**A tarefa**
Prossiga o texto sobre o discurso de Severino Cavalcanti contra o combate ao trabalho escravo, começando logo depois da última frase apresentada.

**Trecho da página**
Presidente da Câmara dos Deputados já fez discurso contra combate do trabalho escravo

Por Imprensa

Severino Cavalcanti (PP-PE), recém-eleito presidente da Câmara dos Deputados e terceiro na hierarquia de comando do país, em discurso proferido no dia 2 de março de 2004, atacou o combate ao trabalho escravo que vem sendo realizado no Brasil.

“Ora, Senhoras e Senhores Deputados. Vamos parar de hipocrisia, de fingir que somos a França, os Estados Unidos ou a Alemanha e que podemos copiar as suas avançadas legislações trabalhistas”, disse Cavalcanti em um trecho do discurso.

Ele defendeu os proprietários rurais e uma suposta cultura do campo, que não exigiria a garantia dos direitos trabalhistas devido à realidade da região, diferente das cidades. “Em Minas, como na Amazônia, no Nordeste, outras regiões ou Estados brasileiros, milhares de bóias-frias são deslocados para as fazendas conforme o trabalho que surge. Fica difícil para o produtor ou fazendeiro, muitas vezes com estrutura precária, registrar esse trabalhador pelo espaço de um ou dois dias, ou curtos períodos de tempo”.

Caso o deputado mantenha na prática o teor de seu discurso, projetos que estão na pauta de votação, como o que expropria as terras em que forem encontradas trabalho escravo podem nunca ser aprovados. “Não vamos resolver os problemas do campo e do desemprego ameaçando produtores e fazendeiros com o confisco de terras no caso das muitas e controversas versões de ‘trabalho escravo’”, afirmou o deputado.

Leia abaixo a íntegra do discurso do atual presidente da Câmara dos Deputados:

“Sessão de 2 de março 2004.
Senhor Presidente,
Senhoras e Senhores Deputados,

Passei os dias do feriado de carnaval percorrendo todo o interior do meu estado de Pernambuco. Pude constatar, mais uma vez, o fosso existente entre o discurso oficial de apoio à geração de empregos e a situação real de falência e endividamento dos micro e pequenos empresários. Vi o desespero de milhares de famílias inteiras de desempregados e as justas preocupações de produtores rurais com a banalização de processos e acusações contra a prática de trabalho escravo, o que só vem dificultando a contratação de mão-de-obra e aprofundando o quadro de miséria na nossa região.

Senhor Presidente, Senhoras e Senhores Deputados,
Vossas Excelências sabem que não tenho e nunca tive um palmo de terra . E não tenho aqui procuração para defender quem as tem, seja em latifúndio ou em pequenas propriedades. Mas não podemos assistir, de braços cruzados, ao desvirtuamento e transformação de uma campanha séria e correta – como o combate ao trabalho escravo – em exigências absurdas que começam a inviabilizar o trabalho no campo.

**Registros de dados**
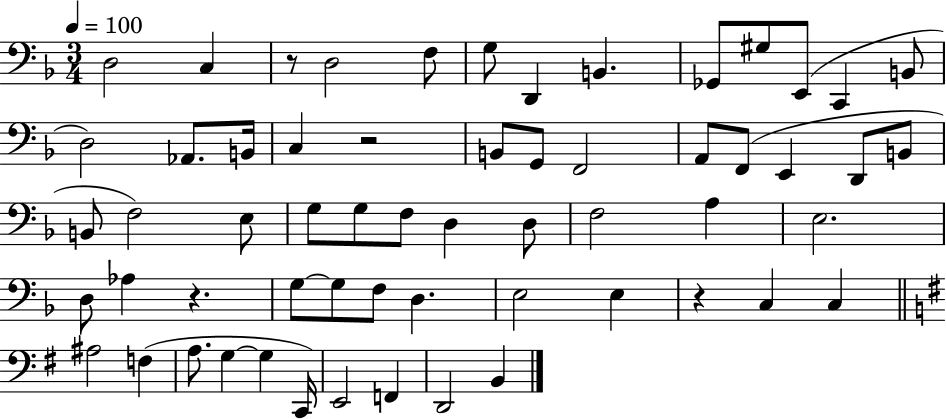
{
  \clef bass
  \numericTimeSignature
  \time 3/4
  \key f \major
  \tempo 4 = 100
  \repeat volta 2 { d2 c4 | r8 d2 f8 | g8 d,4 b,4. | ges,8 gis8 e,8( c,4 b,8 | \break d2) aes,8. b,16 | c4 r2 | b,8 g,8 f,2 | a,8 f,8( e,4 d,8 b,8 | \break b,8 f2) e8 | g8 g8 f8 d4 d8 | f2 a4 | e2. | \break d8 aes4 r4. | g8~~ g8 f8 d4. | e2 e4 | r4 c4 c4 | \break \bar "||" \break \key e \minor ais2 f4( | a8. g4~~ g4 c,16) | e,2 f,4 | d,2 b,4 | \break } \bar "|."
}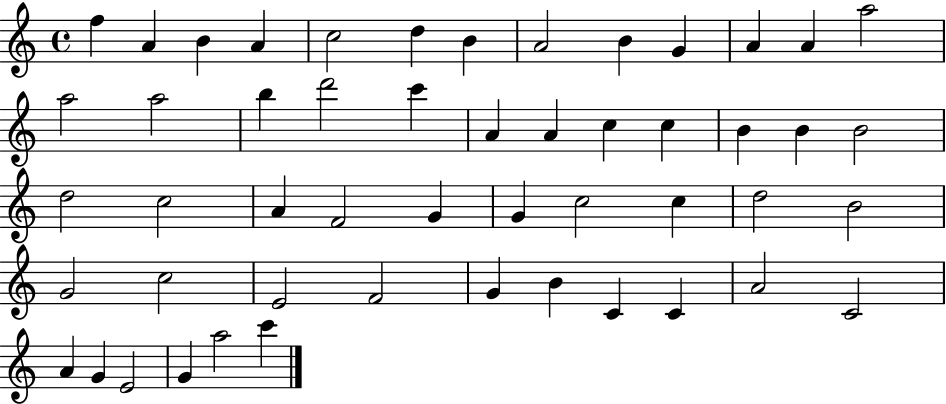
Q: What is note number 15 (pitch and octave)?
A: A5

**Resposta do exercício**
É claro que há abusos que precisam ser combatidos. Mas exageros e inverdades também vêm ocorrendo. E todos sabemos as desastrosas conseqüências dessa situação na zona rural, que vem deixando pais e mães de família sem comida para dar aos seus filhos, situação agravada pelos desajustes e morosidade na implantação do Programa Fome Zero.

Repercutiu em todo o Nordeste – e de certo em todo o país – as acusações de que um senador da República, um ex-deputado desta Casa, João Ribeiro (PFL-TO) – que se vem destacando com um trabalho sério em benefício do seu Estado e do povo de sua região – estaria mantendo “trabalhadores escravos” em uma fazenda no Norte do país. Quem lia ou ouvia os textos das reportagens veiculadas por toda a mídia, no entanto, se surpreendia com alguns detalhes das condições de vida dos chamados “escravos”: não contavam com banheiros, tomavam água de um rio da bacia amazônica, estavam há 15 dias em um serviço de roçagem de pasto de uma fazenda de 160 alqueires (que em nosso país é considerada pequena), não tinham carteira assinada e nem cama para dormir.

Ora, Senhoras e Senhores Deputados. Vamos parar de hipocrisia, de fingir que somos a França, os Estados Unidos ou a Alemanha e que podemos copiar as suas avançadas legislações trabalhistas.

No nosso país, o governo que quer exigir dos proprietários e produtores rurais que façam banheiros em roçagem de pastos ou na colheita do feijão nunca foi capaz de garantir à família de um trabalhador rura l- e até urbano – sequer uma cisterna para matar a sede dos seus filhos. Banheiros, a grande maioria do povo humilde de nossa região só sabe que existe porque viu em algum lugar ou na televisão.

É preciso desconhecer a realidade das condições e dos costumes regionais para exigir de um produtor ou de um fazendeiro, nas matas da Amazônia ou no sertão nordestino, privadas no meio do mato; chuveiros ou água tratada na beira de um rio ou de um riacho que não tem problema de poluição; alojamento com camas e colchões para trabalhadores que, mesmo em suas casas, habitualmente dormem e descansam em redes , quando não o fazem em pedaço de couro ou esteira espalhados pelo chão; carteira assinada para prestação de serviços sazonais, como as empreitadas para roçar ou colher pequenas áreas.

Parecem ignorar que o trabalhador que faz um serviço por “empreita” , muitas vezes após longos períodos sem qualquer trabalho, tem interesse em concluir rapidamente a sua tarefa e se aventurar em busca de novas frentes de serviço, trabalhando até mesmo nos finais de semana. Ele sabe que, muitas vezes, só recebe o pagamento após concluído o trabalho e isto é praxe em todo o país.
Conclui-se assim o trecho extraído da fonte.